The actually-practical California choice

For most of us, the honest hierarchy looks like this: a certified home-compostable bag (look for TUV OK Compost HOME) going into your own working backyard pile dedicated to pet waste is the gold standard, and realistic for maybe 5% of readers. For everyone else, a thin conventional plastic bag, tied off and thrown in a real trash can, is a defensible choice — it uses less material and gets to the landfill efficiently, where nothing composts anyway. If you like the idea of certified bags, great — buy BPI or EN 13432 and don’t pretend they’re magic.
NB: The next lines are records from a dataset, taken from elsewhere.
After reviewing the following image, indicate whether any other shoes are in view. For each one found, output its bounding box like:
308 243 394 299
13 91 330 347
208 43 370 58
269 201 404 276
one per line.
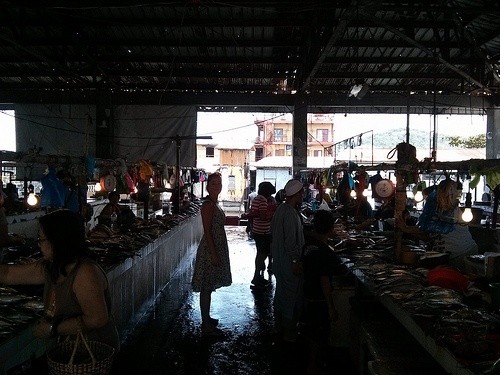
283 335 296 342
202 318 218 323
252 275 260 284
The one mistake that matters more than the bag

Bagging the poop and leaving the bag on the trail. Every color of bag. Every certification. All of it.

Fresh poop on the side of the trail is better than a plastic time capsule of poop. Pack it out, every time, and you’ve already done more than any label on the box can.

More honest answers coming in the series. Now go take your dog somewhere good.